Camila miró el teléfono en su mano, la línea muerta zumbando en su oído. La hostilidad de la familia de Alejandro era una muralla de hielo contra la que ya no tenía fuerzas para chocar.
Dejó el asunto por la paz. Si no querían ir, mejor.
El verdadero problema era otro: el regalo. Un cumpleaños número setenta era una ocasión trascendental. Necesitaba encontrar algo perfecto, algo que realmente hiciera feliz a su abuela.
Llamó a la única persona que podía ayudarla con un dilema de esa magnitud.
—Carla, necesito tu ayuda. Emergencia de regalo.
Su mejor amiga se rio al otro lado de la línea.
—Déjame adivinar. ¿Tu abuela?
—Cumple setenta. Tiene que ser algo especial.

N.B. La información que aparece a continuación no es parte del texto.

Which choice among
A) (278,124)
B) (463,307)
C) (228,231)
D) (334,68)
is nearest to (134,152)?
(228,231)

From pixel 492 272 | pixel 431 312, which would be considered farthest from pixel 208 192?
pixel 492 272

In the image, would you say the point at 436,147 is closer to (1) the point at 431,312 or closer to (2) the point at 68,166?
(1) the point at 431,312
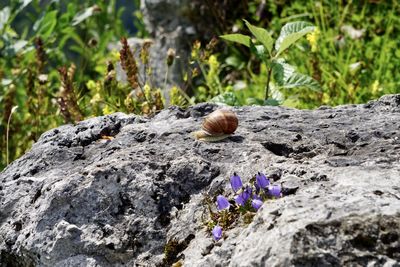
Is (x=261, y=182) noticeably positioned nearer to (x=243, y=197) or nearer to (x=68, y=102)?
(x=243, y=197)

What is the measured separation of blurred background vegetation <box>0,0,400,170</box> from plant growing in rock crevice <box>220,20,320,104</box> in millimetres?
97

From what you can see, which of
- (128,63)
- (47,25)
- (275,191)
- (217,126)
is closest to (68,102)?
(128,63)

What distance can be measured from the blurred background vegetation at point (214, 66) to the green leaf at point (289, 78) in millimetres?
78

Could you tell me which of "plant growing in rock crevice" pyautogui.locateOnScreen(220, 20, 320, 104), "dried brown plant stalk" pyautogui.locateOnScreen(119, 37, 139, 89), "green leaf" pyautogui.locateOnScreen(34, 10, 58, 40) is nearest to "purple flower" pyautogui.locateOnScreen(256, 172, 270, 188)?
"plant growing in rock crevice" pyautogui.locateOnScreen(220, 20, 320, 104)

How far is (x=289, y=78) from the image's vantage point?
11.2 feet

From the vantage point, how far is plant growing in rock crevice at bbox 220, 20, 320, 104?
3109 mm

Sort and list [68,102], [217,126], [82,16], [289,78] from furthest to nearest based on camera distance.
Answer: [82,16] → [68,102] → [289,78] → [217,126]

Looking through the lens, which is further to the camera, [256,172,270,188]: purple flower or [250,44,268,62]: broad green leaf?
[250,44,268,62]: broad green leaf

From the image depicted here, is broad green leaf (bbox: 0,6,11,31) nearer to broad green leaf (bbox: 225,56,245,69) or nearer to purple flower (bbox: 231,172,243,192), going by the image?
broad green leaf (bbox: 225,56,245,69)

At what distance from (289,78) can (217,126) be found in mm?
1076

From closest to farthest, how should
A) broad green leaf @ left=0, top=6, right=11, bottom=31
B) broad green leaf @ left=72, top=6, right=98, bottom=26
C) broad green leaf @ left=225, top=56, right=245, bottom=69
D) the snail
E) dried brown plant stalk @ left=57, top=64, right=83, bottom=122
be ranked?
the snail, dried brown plant stalk @ left=57, top=64, right=83, bottom=122, broad green leaf @ left=0, top=6, right=11, bottom=31, broad green leaf @ left=72, top=6, right=98, bottom=26, broad green leaf @ left=225, top=56, right=245, bottom=69

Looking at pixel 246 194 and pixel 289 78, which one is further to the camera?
pixel 289 78

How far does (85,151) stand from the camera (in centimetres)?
262

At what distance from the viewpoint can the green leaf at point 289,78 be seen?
11.1 feet
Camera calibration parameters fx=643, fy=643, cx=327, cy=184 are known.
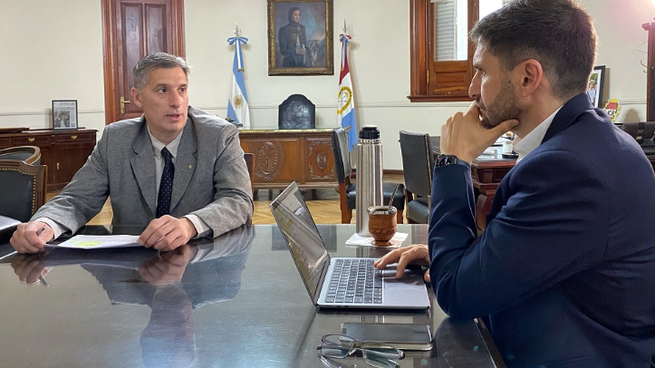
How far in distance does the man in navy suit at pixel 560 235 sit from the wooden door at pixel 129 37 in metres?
7.54

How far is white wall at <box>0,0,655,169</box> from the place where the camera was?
7699mm


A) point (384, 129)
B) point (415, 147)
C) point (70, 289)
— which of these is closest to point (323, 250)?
point (70, 289)

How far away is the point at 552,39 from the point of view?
112cm

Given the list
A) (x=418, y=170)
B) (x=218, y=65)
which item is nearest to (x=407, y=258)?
(x=418, y=170)

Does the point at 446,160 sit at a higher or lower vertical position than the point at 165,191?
higher

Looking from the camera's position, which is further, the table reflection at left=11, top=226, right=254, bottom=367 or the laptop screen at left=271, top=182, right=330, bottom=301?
the laptop screen at left=271, top=182, right=330, bottom=301

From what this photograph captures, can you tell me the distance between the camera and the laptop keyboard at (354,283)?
1.16 m

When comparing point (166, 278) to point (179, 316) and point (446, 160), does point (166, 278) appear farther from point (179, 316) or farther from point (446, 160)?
point (446, 160)

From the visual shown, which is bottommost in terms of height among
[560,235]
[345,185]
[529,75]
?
[345,185]

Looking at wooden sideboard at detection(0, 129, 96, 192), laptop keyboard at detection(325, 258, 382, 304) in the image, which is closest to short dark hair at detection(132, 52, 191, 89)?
laptop keyboard at detection(325, 258, 382, 304)

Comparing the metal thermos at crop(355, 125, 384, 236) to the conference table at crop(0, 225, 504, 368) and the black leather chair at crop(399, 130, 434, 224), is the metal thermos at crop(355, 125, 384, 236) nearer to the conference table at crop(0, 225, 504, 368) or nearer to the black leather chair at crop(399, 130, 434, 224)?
the conference table at crop(0, 225, 504, 368)

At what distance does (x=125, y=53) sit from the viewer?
26.7ft

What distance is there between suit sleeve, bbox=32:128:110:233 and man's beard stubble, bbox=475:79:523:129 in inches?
47.1

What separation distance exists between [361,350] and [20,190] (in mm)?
1509
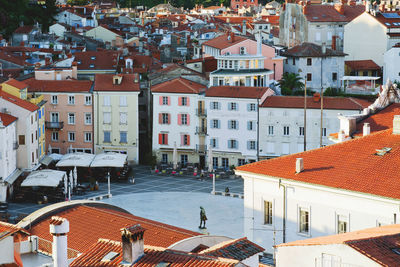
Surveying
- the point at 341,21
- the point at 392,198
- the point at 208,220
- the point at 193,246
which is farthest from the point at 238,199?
the point at 341,21

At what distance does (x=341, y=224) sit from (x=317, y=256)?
46.8ft

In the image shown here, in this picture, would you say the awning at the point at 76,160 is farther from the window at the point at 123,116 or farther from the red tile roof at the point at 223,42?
the red tile roof at the point at 223,42

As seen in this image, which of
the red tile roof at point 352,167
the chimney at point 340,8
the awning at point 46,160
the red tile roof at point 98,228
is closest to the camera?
the red tile roof at point 98,228

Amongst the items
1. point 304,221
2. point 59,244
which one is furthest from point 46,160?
point 59,244

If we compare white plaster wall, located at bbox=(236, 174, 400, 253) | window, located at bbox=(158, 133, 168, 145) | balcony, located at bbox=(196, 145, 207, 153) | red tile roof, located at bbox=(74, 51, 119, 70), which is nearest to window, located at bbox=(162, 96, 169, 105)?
window, located at bbox=(158, 133, 168, 145)

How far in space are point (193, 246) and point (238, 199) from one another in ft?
125

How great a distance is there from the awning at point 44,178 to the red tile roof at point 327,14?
49399 mm

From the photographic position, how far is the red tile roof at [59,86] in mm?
80750

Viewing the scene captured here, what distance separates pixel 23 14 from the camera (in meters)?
145

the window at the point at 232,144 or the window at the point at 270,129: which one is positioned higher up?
the window at the point at 270,129

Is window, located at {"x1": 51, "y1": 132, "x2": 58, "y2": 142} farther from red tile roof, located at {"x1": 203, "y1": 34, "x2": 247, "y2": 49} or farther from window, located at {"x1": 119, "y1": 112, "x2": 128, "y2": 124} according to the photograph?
red tile roof, located at {"x1": 203, "y1": 34, "x2": 247, "y2": 49}

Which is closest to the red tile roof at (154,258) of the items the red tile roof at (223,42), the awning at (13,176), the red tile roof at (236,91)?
the awning at (13,176)

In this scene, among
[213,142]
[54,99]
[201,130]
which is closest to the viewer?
[213,142]

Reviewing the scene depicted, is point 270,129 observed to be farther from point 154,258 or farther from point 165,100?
point 154,258
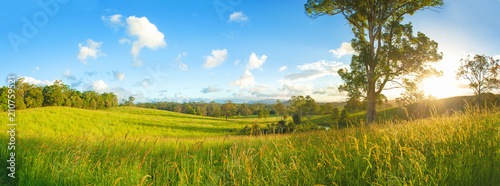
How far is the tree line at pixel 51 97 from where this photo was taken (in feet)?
149

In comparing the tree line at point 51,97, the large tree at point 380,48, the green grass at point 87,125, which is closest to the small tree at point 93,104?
the tree line at point 51,97

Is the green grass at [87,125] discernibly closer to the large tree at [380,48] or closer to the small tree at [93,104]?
the large tree at [380,48]

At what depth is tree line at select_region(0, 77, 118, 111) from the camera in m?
45.5

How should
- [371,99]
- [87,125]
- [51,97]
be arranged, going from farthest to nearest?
[51,97] → [87,125] → [371,99]

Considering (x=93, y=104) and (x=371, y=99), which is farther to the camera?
(x=93, y=104)

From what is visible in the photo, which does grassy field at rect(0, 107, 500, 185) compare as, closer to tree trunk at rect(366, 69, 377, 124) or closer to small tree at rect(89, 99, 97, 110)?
tree trunk at rect(366, 69, 377, 124)

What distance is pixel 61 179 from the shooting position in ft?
11.5

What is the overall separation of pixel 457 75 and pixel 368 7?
42.2 metres

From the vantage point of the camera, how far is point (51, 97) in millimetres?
65062

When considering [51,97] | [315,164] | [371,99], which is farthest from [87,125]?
[315,164]

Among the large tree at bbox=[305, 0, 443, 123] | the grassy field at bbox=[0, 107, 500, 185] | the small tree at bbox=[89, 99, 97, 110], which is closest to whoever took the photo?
the grassy field at bbox=[0, 107, 500, 185]

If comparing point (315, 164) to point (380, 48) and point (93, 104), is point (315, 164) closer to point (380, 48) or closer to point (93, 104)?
point (380, 48)

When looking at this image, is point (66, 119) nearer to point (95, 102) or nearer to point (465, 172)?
point (465, 172)

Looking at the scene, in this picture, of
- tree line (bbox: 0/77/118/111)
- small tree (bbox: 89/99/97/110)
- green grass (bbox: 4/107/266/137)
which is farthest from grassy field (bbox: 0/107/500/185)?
small tree (bbox: 89/99/97/110)
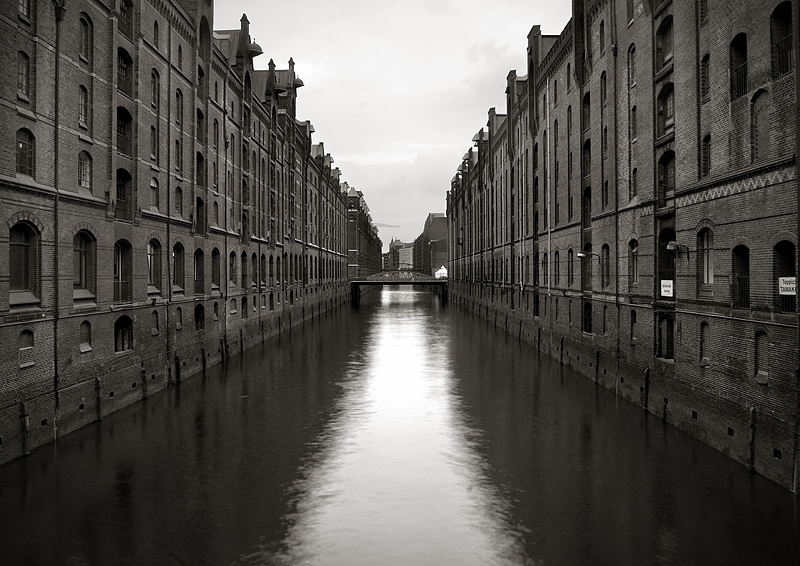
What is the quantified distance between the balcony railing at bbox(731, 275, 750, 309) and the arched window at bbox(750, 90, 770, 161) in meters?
2.66

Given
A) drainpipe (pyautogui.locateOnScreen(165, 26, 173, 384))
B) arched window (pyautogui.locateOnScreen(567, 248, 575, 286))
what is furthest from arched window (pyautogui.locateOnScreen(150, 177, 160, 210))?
arched window (pyautogui.locateOnScreen(567, 248, 575, 286))

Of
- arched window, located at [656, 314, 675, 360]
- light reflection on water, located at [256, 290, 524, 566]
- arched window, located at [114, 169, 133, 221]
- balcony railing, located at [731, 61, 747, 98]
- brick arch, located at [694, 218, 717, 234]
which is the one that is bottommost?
light reflection on water, located at [256, 290, 524, 566]

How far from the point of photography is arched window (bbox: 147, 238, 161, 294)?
71.6ft

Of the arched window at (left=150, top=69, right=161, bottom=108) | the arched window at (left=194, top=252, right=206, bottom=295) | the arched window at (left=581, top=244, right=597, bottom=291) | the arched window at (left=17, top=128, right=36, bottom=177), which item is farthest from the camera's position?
the arched window at (left=194, top=252, right=206, bottom=295)

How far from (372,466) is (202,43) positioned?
21592 mm

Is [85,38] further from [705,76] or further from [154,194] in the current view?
[705,76]

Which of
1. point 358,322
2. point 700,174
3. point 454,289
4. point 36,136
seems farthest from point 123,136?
point 454,289

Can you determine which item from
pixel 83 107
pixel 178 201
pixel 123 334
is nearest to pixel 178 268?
pixel 178 201

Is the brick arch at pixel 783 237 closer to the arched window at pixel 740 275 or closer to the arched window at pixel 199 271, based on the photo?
the arched window at pixel 740 275

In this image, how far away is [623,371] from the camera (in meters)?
20.5

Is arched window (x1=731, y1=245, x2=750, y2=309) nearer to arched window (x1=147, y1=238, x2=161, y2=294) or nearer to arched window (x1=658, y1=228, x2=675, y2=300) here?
arched window (x1=658, y1=228, x2=675, y2=300)

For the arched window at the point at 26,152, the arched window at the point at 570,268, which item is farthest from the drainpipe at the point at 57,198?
the arched window at the point at 570,268

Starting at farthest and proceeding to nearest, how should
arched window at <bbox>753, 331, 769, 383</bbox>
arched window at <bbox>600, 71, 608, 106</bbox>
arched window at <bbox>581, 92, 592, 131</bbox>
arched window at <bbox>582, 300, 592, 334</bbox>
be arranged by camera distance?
arched window at <bbox>581, 92, 592, 131</bbox>, arched window at <bbox>582, 300, 592, 334</bbox>, arched window at <bbox>600, 71, 608, 106</bbox>, arched window at <bbox>753, 331, 769, 383</bbox>

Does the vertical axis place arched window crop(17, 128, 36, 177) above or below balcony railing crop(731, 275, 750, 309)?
above
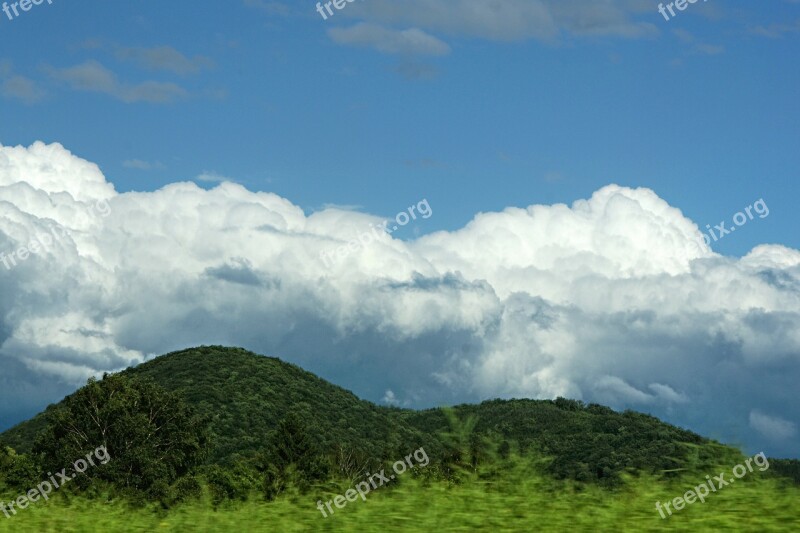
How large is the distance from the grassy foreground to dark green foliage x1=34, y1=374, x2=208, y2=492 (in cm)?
4542

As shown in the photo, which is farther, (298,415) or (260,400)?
(260,400)

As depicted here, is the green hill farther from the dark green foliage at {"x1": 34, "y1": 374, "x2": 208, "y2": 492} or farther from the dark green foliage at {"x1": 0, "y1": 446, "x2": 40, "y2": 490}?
the dark green foliage at {"x1": 0, "y1": 446, "x2": 40, "y2": 490}

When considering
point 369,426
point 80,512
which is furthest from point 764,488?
point 369,426

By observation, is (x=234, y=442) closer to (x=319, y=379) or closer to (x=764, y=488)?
(x=319, y=379)

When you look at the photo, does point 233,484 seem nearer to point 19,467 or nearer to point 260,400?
point 19,467

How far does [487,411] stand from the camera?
179 meters

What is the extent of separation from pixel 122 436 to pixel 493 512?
5328 cm

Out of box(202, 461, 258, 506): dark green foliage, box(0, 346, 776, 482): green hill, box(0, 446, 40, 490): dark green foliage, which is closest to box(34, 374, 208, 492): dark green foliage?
box(0, 446, 40, 490): dark green foliage

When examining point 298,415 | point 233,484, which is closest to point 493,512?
point 233,484

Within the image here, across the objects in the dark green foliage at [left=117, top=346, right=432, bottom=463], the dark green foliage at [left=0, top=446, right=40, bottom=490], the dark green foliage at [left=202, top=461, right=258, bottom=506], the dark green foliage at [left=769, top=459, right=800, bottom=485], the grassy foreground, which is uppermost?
the dark green foliage at [left=117, top=346, right=432, bottom=463]

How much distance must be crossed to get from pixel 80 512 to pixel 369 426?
12289 centimetres

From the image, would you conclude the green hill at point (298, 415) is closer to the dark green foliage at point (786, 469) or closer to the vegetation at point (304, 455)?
the vegetation at point (304, 455)

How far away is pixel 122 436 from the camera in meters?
60.2

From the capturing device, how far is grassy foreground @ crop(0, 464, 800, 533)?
10.6 meters
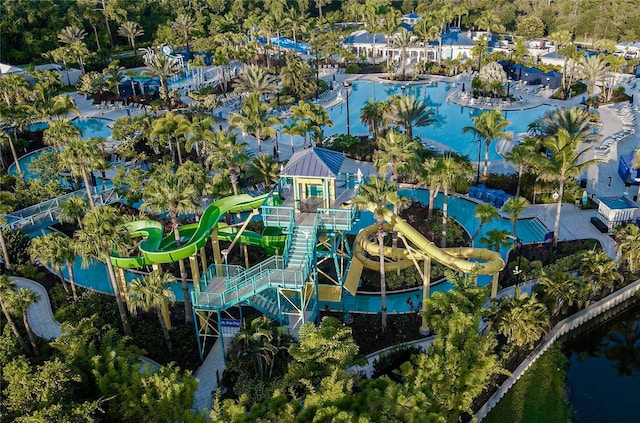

—Tengo la solución perfecta. La próxima semana es la subasta benéfica anual de la Fundación Ortiz. Siempre tienen piezas de arte y antigüedades increíbles. Ahí seguro encuentras algo único.
La idea era brillante.
—El problema —añadió Carla—, es que es un evento súper exclusivo. Se necesita una invitación para entrar. Y yo no tengo ninguna.
Camila sintió una punzada de frustración.
Sabía quién sí las tenía. Alejandro era uno de los principales patrocinadores de la fundación. Recibía una decena de invitaciones cada año.
La idea de tener que pedirle un favor le revolvía el estómago. Pero era por su abuela.
—Mañana por la mañana las tendrás.
Subió la ventanilla y la pasó de largo, conduciendo hacia la casa.
A la mañana siguiente, un mensajero entregó un sobre en su oficina. Dentro, había dos invitaciones.
Camila sintió una extraña mezcla de alivio y vacío. Era tan simple para él. Un gesto sin importancia.
Esa misma tarde, mientras revisaba las noticias de sociales en línea para ver el catálogo de la subasta, una foto principal captó su atención.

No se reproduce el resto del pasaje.